You may fulfill this Mississippi legal requirement in one of the following ways:
- In person— Mississippi allows anyone who is not a minor nor a party to the lawsuit to serve the divorce papers in person. Your spouse must sign the Acknowledgment Receipt which must then be filed with the court. If your spouse does not accept the notice, you may use the sheriff to serve notice in person.
- By mail—You may complete Service of Process by sending the papers via mail, but your spouse must sign the return receipt and return it to you so that it may be filed with the court.
- By publication—If you are unable to locate your spouse, you may petition the court to serve notice by publication. If the court approves, then you must post notice of the divorce in a county newspaper for at least three weeks. Thirty days after the initial publication, you will have officially completed the process service requirement.
Once Service of Process has been completed, the court will decide how long your spouse has to respond to the petition or lose the right to be heard in court.
A failure to respond to the Complaint for Divorce may force the judge to assume that the respondent is waiving their right to be heard.
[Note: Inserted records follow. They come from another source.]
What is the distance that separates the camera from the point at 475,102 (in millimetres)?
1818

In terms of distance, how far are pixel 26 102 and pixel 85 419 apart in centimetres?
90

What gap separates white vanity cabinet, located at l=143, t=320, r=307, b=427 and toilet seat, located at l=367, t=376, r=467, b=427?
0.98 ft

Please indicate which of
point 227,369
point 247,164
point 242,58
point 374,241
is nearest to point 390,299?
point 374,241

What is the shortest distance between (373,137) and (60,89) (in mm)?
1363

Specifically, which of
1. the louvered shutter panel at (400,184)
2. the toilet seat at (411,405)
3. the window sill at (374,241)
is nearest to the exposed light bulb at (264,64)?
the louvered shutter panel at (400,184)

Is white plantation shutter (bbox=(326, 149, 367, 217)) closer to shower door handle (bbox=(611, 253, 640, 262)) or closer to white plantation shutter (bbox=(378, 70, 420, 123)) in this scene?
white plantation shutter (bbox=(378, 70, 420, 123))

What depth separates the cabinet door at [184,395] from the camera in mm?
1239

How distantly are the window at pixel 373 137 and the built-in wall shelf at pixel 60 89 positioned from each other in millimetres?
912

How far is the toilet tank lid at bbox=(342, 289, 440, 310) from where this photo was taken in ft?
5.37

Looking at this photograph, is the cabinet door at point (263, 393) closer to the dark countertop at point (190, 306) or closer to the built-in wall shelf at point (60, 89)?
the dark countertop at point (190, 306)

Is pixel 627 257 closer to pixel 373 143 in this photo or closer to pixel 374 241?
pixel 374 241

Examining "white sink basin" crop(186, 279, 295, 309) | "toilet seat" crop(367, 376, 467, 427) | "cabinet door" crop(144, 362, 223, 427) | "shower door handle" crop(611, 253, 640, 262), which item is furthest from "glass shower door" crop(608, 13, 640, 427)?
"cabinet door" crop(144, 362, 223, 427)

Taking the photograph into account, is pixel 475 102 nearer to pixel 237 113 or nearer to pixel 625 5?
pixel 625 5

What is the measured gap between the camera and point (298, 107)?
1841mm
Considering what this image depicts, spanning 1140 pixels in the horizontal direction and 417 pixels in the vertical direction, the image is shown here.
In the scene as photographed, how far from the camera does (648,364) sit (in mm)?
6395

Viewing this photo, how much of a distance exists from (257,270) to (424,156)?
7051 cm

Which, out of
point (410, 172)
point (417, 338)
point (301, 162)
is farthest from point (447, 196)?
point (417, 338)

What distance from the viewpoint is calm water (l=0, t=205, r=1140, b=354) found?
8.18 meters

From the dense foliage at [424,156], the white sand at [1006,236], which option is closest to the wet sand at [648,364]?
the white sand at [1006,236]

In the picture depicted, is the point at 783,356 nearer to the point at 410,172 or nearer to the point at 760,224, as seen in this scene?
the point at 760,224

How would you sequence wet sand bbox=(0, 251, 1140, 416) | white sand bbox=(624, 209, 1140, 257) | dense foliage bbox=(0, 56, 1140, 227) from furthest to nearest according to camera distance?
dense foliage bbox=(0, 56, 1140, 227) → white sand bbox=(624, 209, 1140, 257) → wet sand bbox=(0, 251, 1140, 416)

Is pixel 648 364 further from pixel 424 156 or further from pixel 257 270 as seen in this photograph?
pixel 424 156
The court will consider the respondent in default and probably grant the plaintiff all or almost all that they are seeking in the Complaint for Divorce.
If your spouse does not wish to contest the divorce, you and your spouse must file a Joint Complaint for Divorce with the court; in the case of a joint filing, there is no requirement for Service of Process. Alternatively, if a Complaint is served, the respondent must submit a written Waiver of Process allowing the divorce to proceed without dispute.
If your spouse files an Answer in response to the Complaint for Divorce that denies some or all of the allegations, then the judge will order a trial. There may be several hearings and legal proceedings that fulfill various legal requirements, so you may need an attorney to offer legal counsel. There may be evidence requests by both parties, witness interviews, and negotiations that could prove costly to you personally and financially.